二、关于富太公司的主张:因双方当事人对签证部分、取消工程部分、面积决算等签署多份协议,并于2015年9月23日形成决算明细,可以看出,双方在决算过程中,对以哪个合同来作为结算工程价款的根据并没有争议。现在,工程决算已经有了结果,故富太公司主张“应当以备案的中标合同作为结算工程价款的根据,富太公司已经付完全部工程款”,不予支持;富太公司称其总工程师郭永范与恒发公司有私人关系,结算账目不清,明细中数据有错误,未向本院出示相关证据,对此主张,不予支持。嫩江县容大建设监理有限公司于2016年4月20日出具《工程内业资料审查意见》,证明施工单位提供资料基本齐全,且工程已于2015年12月初交接入住,故富太公司主张其享有合同履行抗辩权,有权拒付剩余工程款的主张,不予支持。富太公司称质保金已退还,未出示相关证据,不予支持。富太公司收取恒发公司的建筑质量保证金50万元,富太公司称已退还5万元,未出示相关证据,不予支持。富太公司提出的未完工程量价值134,357.5元应当在工程款中扣除,因2015年3月1日,建设单位付立华,施工单位孔庆彪、张宝义、尹宝顺、何奋平、何奋惠签署协议,明确约定部分已经全部取消,故富太公司此项主张,不予支持。关于屋面增加砼层15万元,恒发公司提交14页现场签证单,合计金额为557,112.99元,这里含屋面增加砼层15万元,郭永范制作的决算明细中,现场签证的数据也是557,112.99元,可见,富太公司已经认可此15万元的存在,并已经计算在决算中。结合恒发公司提交的录音资料,付立华也有“原来我的意思就给他们十万……十万再增加五万”的意思表示。故富太公司辩称15万元不应计算在工程价款中的主张,不予支持。关于富太公司提出的水表34,293.78元,电表17,947.44元,建设基金12,072元,首先给排水工程富太公司自认已经由其另包他人,非恒发公司施工,故水表费用不应由恒发公司负担;电力工程149,000元,由开发单位即富太公司直接付给了施工单位电力安装公司,非恒发公司施工,结算明细中已将此款在总造价中扣除未支付给恒发公司,故此款与恒发公司无关。其他基金系国家税收部门依法向征收主体所缴,富太公司主张由恒发公司负担,无相关依据,不予支持。且上述三项费用均发生在结算之前,结算时富太公司也未向恒发公司提出,郭永范制作的明细中也未计算在恒发公司负担部分,故富太公司要求恒发公司负担上述三项费用,不予支持。虽然2013年5月10日《施工协议》中双方约定“阳台面积150.23㎡折半计算”,现在看,首先150.23㎡这个数据不准确,后来在2015年9月7日,付立华签署的15#楼决算面积单中,已签字认可阳台面积为252.72㎡,且郭永范制作的决算明细中,阳台面积也是按252.72㎡计算的,故富太公司主XX台面积折半计算,没有依据,不予支持。富太公司提出的鉴定申请,未在本院限定的期限内办理相关手续,本院按富太公司放弃此申请处理。富太公司提出恒发公司在施工过程中有过错,要求恒发公司赔偿富太公司损失的主张,未提出反诉,本案不予审理,当事人可另案主张权利。

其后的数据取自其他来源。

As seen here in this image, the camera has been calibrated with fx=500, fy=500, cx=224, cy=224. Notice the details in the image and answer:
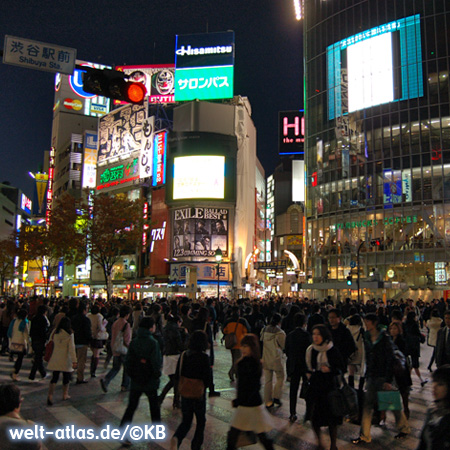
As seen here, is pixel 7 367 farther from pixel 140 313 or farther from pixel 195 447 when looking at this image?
pixel 195 447

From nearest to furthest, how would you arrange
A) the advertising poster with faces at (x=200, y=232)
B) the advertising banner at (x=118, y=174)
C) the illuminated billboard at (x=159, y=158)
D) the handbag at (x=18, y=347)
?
1. the handbag at (x=18, y=347)
2. the advertising poster with faces at (x=200, y=232)
3. the illuminated billboard at (x=159, y=158)
4. the advertising banner at (x=118, y=174)

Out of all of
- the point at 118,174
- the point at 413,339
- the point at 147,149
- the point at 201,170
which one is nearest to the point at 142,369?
the point at 413,339

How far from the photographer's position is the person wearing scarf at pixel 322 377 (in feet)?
20.6

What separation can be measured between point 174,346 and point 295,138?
82.8 metres

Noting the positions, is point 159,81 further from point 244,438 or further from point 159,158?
point 244,438

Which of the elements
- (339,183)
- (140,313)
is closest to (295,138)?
(339,183)

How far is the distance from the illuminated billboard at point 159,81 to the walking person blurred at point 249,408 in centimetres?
6482

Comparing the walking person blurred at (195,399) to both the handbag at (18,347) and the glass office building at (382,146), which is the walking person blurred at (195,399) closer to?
the handbag at (18,347)

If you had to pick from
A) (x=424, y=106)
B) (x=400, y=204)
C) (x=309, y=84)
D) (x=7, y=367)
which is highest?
(x=309, y=84)

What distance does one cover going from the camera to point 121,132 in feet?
217

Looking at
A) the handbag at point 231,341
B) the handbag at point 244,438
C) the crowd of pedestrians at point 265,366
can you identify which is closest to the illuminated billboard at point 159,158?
the crowd of pedestrians at point 265,366

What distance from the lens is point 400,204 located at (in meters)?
49.8

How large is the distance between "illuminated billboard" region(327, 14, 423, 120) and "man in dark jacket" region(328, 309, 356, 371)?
47.5 metres

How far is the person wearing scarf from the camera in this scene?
6273 mm
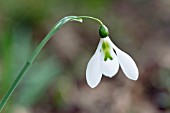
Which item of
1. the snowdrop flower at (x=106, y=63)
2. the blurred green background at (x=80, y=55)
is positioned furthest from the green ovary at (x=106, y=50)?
the blurred green background at (x=80, y=55)

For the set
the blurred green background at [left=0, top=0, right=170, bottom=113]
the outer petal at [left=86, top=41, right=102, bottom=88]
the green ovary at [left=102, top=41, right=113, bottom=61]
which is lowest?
the blurred green background at [left=0, top=0, right=170, bottom=113]

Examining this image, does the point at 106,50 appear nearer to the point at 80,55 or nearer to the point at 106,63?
the point at 106,63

综上,依照《中华人民共和国合同法》第八条、第六十条、第二百八十六条,《最高人民法院关于审理建设工程施工合同纠纷案件适用法律问题的解释》第十七条,《最高人民法院关于适用〈中华人民共和国民事诉讼法〉的解释》第九十条规定,判决:一、富太公司给付恒发公司工程款1,431,587.16元,并自2016年6月30日起至实际给付完毕时止,按照中国人民银行发布的同期同类贷款利率计付利息;二、富太公司给付恒发公司质保金172,162.21元;三、富太公司给付恒发公司建筑质量保证金50万元,并自2013年5月10日起至实际给付完毕时止,按照中国人民银行发布的同期同类贷款利率计付利息;四、富太公司给付恒发公司地基款48万元,并自2016年6月30日起至实际给付完毕时止,按照中国人民银行发布的同期同类贷款利率计付利息;五、驳回恒发公司其他诉讼请求。以上于本判决生效后15日内履行。案件受理费50,887元(缓交),由恒发公司负担19,611元,富太公司负担31,276元。

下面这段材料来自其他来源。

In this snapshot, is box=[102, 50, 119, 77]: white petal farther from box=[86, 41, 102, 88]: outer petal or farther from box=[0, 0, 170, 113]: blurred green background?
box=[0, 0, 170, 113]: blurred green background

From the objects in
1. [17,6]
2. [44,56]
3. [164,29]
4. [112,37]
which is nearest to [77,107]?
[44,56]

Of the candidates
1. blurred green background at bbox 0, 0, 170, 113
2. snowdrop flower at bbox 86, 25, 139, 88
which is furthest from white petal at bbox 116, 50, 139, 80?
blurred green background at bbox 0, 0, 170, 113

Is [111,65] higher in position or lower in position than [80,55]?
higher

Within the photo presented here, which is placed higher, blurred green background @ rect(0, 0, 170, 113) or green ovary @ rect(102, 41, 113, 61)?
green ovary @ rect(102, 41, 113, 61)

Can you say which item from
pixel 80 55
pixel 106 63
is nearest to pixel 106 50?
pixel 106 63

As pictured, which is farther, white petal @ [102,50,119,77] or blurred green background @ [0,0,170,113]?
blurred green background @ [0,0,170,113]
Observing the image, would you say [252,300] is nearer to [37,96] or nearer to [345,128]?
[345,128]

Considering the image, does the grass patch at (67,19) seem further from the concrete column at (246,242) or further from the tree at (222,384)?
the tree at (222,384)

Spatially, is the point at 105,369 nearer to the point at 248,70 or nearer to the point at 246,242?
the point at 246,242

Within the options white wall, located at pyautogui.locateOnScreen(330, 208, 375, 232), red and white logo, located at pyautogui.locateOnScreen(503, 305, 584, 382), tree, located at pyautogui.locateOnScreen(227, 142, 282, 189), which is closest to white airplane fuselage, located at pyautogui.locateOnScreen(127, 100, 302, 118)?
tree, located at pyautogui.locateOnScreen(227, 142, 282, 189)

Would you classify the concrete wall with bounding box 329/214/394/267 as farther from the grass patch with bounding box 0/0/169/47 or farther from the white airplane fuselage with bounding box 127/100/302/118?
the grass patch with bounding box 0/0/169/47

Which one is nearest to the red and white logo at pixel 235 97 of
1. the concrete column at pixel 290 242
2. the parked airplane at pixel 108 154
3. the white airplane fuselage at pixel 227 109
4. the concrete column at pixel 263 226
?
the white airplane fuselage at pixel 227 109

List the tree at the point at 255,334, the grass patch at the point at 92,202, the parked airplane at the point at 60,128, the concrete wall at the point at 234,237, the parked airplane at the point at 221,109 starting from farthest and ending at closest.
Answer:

本院二审期间,当事人围绕上诉请求依法提交了证据。本院组织当事人进行了证据交换和质证。
富太公司向本院提交2013年4月10日收据一份,证明一审庭审结束后富太公司通过查看财务凭证,发现50万元的质量保证金已经返还45万元,45万元中有5万元通过银行转账,恒发公司在一审时提交的转账记录,剩余40万元在2015年6月2日返还,一审认定没有返还错误。
恒发公司的委托诉讼代理人孔庆彪对该证据的真实性有异议,认为没有恒发公司项目负责人签字,是周素云单方书写的,2013年4月10日还没有开工,该证据与本案无关。
本院经认证认为,富太公司提交的该收据系其单方书写,未提供已将质量保证金退还的其他有效凭证,故不予采信。
本院查明的事实除2015年9月7日,付立华、何奋平、何奋惠签署15#楼面积决算,认定总建筑面积252.72㎡外,其他事实与一审法院查明的一致。另查明,2015年9月7日,付立华、何奋平、何奋惠签署15#楼面积决算,认定阳台面积252.72㎡。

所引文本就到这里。